Having given it that careful thought, the Government has decided that the evidence of a potentially grave situation arising in the weeks ahead is now too strong.  Therefore, for a period of six weeks from midnight on Wednesday night, the whole country will move to Level 5 of the Framework for Living with Covid-19.


Before I talk about what this will mean, I want to speak for a moment about our schools and childcare providers.  It is the view of Government, supported by the advice of NPHET, that our schools and childcare services should remain open.


This is necessary because we cannot and will not allow our children and young people’s futures to be another victim of this disease.


They need their education.


The fact that we have been able to open our schools and keep them open is because of the extraordinary efforts of our administrators, principals, teachers, Special Needs Assistants, parents, childcare providers, cleaners, caretakers, and entire school communities.


They too are on the frontline in this crisis and they deserve the gratitude of the entire nation.


As a Government we have invested heavily to support this effort and we will continue to work with school leaders to keep schools open.

Similarly, I want the whole country to know that we will be supporting this effort to suppress the virus again with enhanced financial supports for individuals and businesses.


We will be improving the Pandemic Unemployment Payment and the Employment Wage Subsidy Scheme to take account of the new restrictions.


We will be prioritising the roll-out of new supports in mental health services.


I understand that social isolation and anxiety is a very real issue for many people and especially those who live alone.

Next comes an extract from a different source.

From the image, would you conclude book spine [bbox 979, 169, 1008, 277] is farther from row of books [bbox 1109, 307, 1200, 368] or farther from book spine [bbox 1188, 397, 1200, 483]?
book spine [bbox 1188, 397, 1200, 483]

Therefore, we are including, as part of the ‘own household’ provisions, the concept of a “support bubble”.


This will allow persons living alone, parenting alone or similarly at risk of social isolation to pair with one other household as part of a “support bubble”.


A full list of Level 5 restrictions will be published on, but they will include:


  • There should be no social or family gatherings in homes or gardens, but visits on compassionate grounds and for caring purposes can continue
  • We have decided that attendance at weddings will be maintained at 25 guests
  • Restaurants, cafes and bars will be permitted to provide takeaway services only
  • Only essential retail may remain open
  • Everyone in the country is being asked to Stay at Home, with exercise permitted within a 5km radius of your home.
  • Only essential workers whose physical presence in the workplace are permitted to travel to work.  Those who can work from home must do so.
  • Construction work is essential and will continue during this phase, as we work to tackle the country’s homelessness and housing crisis, while most manufacturing will also remain open.

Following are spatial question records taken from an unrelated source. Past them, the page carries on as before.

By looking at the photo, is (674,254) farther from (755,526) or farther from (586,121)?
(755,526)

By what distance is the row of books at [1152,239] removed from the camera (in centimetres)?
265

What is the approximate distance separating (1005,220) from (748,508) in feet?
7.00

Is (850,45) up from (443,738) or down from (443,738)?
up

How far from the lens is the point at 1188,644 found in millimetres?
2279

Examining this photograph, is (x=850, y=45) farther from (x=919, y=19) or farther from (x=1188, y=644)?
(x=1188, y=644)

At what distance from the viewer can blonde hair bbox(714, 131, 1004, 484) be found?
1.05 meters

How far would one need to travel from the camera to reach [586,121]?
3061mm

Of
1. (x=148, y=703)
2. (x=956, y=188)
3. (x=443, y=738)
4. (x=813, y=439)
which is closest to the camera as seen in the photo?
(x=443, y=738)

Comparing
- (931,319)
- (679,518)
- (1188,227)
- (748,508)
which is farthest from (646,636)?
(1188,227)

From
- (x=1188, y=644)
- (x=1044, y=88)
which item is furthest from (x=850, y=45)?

I understand, and I feel very personally and profoundly the sense of disappointment, the feelings of loneliness, perhaps even the despair that this announcement will bring for many.


The days are getting shorter and colder.


But I ask you to remember this.


Even as the winter comes in, there is hope.  And there is light.


If we pull hard together over the next six weeks, we will have the opportunity to celebrate Christmas in a meaningful way.


Every Christmas is important, but this year it is particularly so.   Each of us have our own rituals for Christmas, and they will take on extra poignancy this year as we remember those who didn’t survive 2020.


Not only those who have been taken by the virus, but also all those others who passed away this year and didn’t get the wakes and funerals and goodbyes that we as a people are so good at, and which they deserved.


It won’t be the same Christmas that we have enjoyed in years past, but if we all pull together and follow the spirit of these new rules, it will be a very special time and will give us all some respite from the hardship of the last seven months.


If each of us does what is asked of us for a period of just six weeks, we will suppress this virus and we will emerge from these restrictions on the 1st December.